Si parla di donne come Wilma Rudolph, che da bambina si ammalò di poliomielite proprio mentre si stava innamorando dello sport. I medici le dissero chiaro e tondo che sarebbe stato difficile tornare a camminare, mentre la madre le disse che ce l’avrebbe fatta. Ogni giorno la accompagnava ad allenarsi, a fare riabilitazione. Wilma alle Olimpiadi del 1960 fece 3 record del mondo. Dichiarò: “I dottori mi dissero che non avrei camminato. Mia madre mi disse che ce l’avrei fatta. Ho creduto a mia madre”.

Si parla di Irena Sendlerowa, una ragazza di Varsavia che allo scoppio della guerra aiutò i bambini ebrei affidandoli a famiglie cristiane e dando loro nomi cristiani. Quelli veri li conservava dentro a dei barattoli della marmellata che seppelliva in un giardino. Alla fine ne salvò 2500. Molti di loro riuscirono a ritrovare i veri genitori grazie a quei foglietti nella marmellata. Le chiesero perché lo avesse fatto, lei rispose che suo padre, quando era bambina, le aveva detto: “Irena, se vedi qualcuno che sta affogando, devi tuffarti per salvarlo, qualunque sia la sua religione o nazionalità”. Leggendo queste storie si ha netta, quasi fisica, la sensazione di toccare il nucleo incandescente del libero arbitrio. “Nessuno può dirmi cosa posso e cosa non posso fare. Quando le cose diventano difficili, tu diventa ancora più forte”, dice Amna Al Haddad, sollevatrice di pesi.

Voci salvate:
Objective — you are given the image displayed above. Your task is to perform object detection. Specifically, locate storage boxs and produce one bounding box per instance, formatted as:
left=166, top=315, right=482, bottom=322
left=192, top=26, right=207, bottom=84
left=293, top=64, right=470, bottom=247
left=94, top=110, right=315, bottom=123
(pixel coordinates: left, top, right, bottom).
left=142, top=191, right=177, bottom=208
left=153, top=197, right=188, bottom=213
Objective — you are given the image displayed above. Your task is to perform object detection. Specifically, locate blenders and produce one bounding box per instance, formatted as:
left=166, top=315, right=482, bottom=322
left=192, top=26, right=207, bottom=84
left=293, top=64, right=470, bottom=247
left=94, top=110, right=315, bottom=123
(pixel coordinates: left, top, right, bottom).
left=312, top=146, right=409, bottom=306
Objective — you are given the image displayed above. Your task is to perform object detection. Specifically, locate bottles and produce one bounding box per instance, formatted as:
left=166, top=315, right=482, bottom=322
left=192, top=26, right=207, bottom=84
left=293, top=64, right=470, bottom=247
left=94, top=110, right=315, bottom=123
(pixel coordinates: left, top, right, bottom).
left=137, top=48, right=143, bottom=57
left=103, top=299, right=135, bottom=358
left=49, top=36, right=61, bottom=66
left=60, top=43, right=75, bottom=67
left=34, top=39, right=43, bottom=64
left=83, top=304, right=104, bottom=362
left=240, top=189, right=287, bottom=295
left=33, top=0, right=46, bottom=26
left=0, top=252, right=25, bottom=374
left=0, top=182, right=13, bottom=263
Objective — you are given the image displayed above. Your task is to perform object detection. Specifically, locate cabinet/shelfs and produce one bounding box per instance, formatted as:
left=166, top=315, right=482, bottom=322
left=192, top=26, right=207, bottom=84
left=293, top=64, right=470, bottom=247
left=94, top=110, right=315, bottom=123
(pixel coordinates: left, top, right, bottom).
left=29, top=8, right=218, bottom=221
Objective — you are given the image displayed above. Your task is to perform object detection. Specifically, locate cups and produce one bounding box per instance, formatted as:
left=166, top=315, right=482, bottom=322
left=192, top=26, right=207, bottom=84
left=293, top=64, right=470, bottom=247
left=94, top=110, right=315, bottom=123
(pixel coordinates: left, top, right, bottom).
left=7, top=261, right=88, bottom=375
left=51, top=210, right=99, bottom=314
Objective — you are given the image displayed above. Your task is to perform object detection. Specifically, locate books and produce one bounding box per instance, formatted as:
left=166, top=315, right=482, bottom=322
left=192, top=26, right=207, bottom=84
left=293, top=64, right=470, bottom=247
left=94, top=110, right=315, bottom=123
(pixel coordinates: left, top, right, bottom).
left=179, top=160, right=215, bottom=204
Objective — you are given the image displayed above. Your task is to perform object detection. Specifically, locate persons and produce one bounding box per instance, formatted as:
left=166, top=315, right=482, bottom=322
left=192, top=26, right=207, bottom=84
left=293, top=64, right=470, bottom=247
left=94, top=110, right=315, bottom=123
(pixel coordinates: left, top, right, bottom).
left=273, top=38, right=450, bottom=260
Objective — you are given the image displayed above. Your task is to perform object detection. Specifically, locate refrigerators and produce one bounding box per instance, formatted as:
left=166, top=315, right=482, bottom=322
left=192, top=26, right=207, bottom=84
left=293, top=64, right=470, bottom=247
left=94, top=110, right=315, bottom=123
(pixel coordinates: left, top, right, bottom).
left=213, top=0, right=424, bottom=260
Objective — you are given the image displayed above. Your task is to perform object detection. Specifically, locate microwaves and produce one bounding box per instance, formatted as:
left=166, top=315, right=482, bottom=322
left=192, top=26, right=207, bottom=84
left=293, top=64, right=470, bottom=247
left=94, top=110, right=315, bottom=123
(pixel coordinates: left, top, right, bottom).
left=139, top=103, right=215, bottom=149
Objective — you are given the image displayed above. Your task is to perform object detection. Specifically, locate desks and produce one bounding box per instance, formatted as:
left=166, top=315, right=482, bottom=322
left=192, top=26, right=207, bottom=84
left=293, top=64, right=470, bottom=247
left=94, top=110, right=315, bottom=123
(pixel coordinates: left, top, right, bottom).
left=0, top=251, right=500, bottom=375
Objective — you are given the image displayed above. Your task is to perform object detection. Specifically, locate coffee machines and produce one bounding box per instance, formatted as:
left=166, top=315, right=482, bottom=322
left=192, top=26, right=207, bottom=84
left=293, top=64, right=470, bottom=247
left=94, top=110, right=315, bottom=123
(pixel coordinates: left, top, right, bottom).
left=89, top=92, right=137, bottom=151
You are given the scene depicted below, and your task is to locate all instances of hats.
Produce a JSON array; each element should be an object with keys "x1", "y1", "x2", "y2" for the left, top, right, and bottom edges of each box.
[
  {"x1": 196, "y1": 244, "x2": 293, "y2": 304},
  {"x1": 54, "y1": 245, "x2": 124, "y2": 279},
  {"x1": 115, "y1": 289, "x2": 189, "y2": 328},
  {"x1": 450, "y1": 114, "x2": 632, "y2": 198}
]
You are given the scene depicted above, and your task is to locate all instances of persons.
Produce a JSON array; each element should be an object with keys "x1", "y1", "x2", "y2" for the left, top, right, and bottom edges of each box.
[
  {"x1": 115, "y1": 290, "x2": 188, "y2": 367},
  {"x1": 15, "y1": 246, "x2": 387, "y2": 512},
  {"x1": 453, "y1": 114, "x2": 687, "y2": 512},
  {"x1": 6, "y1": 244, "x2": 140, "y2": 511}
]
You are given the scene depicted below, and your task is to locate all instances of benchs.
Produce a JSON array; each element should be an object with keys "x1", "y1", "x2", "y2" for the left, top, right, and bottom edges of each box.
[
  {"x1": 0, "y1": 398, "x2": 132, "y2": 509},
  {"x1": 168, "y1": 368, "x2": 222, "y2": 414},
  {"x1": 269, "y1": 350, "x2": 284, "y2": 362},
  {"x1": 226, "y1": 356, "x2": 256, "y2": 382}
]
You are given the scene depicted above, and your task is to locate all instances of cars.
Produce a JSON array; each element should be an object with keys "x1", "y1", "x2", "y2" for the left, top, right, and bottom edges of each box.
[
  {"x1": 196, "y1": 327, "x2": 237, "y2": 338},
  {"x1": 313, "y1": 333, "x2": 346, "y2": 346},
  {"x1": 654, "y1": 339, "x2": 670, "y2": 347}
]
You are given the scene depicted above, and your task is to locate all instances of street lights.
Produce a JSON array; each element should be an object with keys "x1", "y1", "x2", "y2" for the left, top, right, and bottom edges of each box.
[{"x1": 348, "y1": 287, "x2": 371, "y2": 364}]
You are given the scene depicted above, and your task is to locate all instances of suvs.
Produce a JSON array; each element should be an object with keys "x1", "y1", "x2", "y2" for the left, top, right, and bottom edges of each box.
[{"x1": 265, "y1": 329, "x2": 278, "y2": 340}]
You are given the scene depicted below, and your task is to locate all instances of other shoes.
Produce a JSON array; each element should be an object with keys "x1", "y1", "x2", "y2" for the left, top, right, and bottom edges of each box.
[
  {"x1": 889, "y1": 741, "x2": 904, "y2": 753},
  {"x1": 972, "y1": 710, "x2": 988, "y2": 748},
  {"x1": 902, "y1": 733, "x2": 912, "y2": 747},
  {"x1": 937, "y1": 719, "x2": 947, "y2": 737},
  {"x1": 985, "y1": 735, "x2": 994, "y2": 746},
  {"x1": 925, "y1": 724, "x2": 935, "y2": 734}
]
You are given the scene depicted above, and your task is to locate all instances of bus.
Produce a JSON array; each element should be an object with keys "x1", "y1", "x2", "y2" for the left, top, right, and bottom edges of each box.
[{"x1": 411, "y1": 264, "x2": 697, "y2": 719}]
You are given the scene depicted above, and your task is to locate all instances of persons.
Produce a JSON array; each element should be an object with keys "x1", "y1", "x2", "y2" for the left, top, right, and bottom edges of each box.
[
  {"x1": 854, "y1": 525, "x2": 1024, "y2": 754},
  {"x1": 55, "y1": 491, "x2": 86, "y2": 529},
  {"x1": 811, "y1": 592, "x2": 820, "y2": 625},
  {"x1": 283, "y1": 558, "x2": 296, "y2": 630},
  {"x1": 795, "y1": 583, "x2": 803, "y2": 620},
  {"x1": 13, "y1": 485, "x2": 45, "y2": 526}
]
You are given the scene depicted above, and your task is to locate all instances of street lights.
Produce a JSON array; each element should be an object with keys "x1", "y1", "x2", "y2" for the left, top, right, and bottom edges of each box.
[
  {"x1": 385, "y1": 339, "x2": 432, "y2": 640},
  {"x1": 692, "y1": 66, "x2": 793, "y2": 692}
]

CONSEGNA 1:
Nell'estratto sulle storie di donne, dove conservava Irena Sendlerowa i veri nomi dei bambini ebrei?
CONSEGNA 2:
Trascrivi alla lettera il passo dell'estratto sulle storie di donne da "Si parla di Irena" fino a "sollevatrice di pesi." compreso.
CONSEGNA 3:
Scrivi il seguito dell'estratto sulle storie di donne, ripartendo dopo la sua ultima frase.

RISULTATO 1:
Li conservava dentro barattoli della marmellata che seppelliva in un giardino.

RISULTATO 2:
Si parla di Irena Sendlerowa, una ragazza di Varsavia che allo scoppio della guerra aiutò i bambini ebrei affidandoli a famiglie cristiane e dando loro nomi cristiani. Quelli veri li conservava dentro a dei barattoli della marmellata che seppelliva in un giardino. Alla fine ne salvò 2500. Molti di loro riuscirono a ritrovare i veri genitori grazie a quei foglietti nella marmellata. Le chiesero perché lo avesse fatto, lei rispose che suo padre, quando era bambina, le aveva detto: “Irena, se vedi qualcuno che sta affogando, devi tuffarti per salvarlo, qualunque sia la sua religione o nazionalità”. Leggendo queste storie si ha netta, quasi fisica, la sensazione di toccare il nucleo incandescente del libero arbitrio. “Nessuno può dirmi cosa posso e cosa non posso fare. Quando le cose diventano difficili, tu diventa ancora più forte”, dice Amna Al Haddad, sollevatrice di pesi.

RISULTATO 3:
Noi uomini avremmo tanto da imparare. Ad esempio, che non si tratta di superiorità o d’inferiorità, quado si parla di genere, ma di diversità, che è un pregio. Leggendo questo volume pensavo che nelle scienze, quando si discute di “biodiversità”, le si attribuisce, giustamente, un valore straordinario. Qaundo riusciremo a capire che nella vita tutta, la diversità, e soltanto essa, ci aiuterà?

Leggo della vicenda di Ann Makosinski, una bambina canadese del 1997 che per aiutare un’amica che non poteva studiare dopo il tramonto, perché non aveva luce, dopo prove su prove inventò una torcia che si alimenta col calore del corpo umano. Vinse il primo premio della Fiera delle Scienze di Google. Dice che vorrebbe che le sue invenzioni aiutassero gratuitamente chiunque ne abbia bisogno. Penso ad Alfonsina Strada, la ciclista che voleva partecipare al Giro d’Italia ma non glielo permisero, lei non si arrese e continuò a correre, stabilendo un record di velocità insuperato per 26 anni, con una bicicletta di venti chili e una marcia sola. Leggo di Alicia Alonso, ballerina cubana, cieca, che si esibì in una acclamata versione del Lago dei Cigni, e all’Havana fondò il Balleto Nazionale di Cuba.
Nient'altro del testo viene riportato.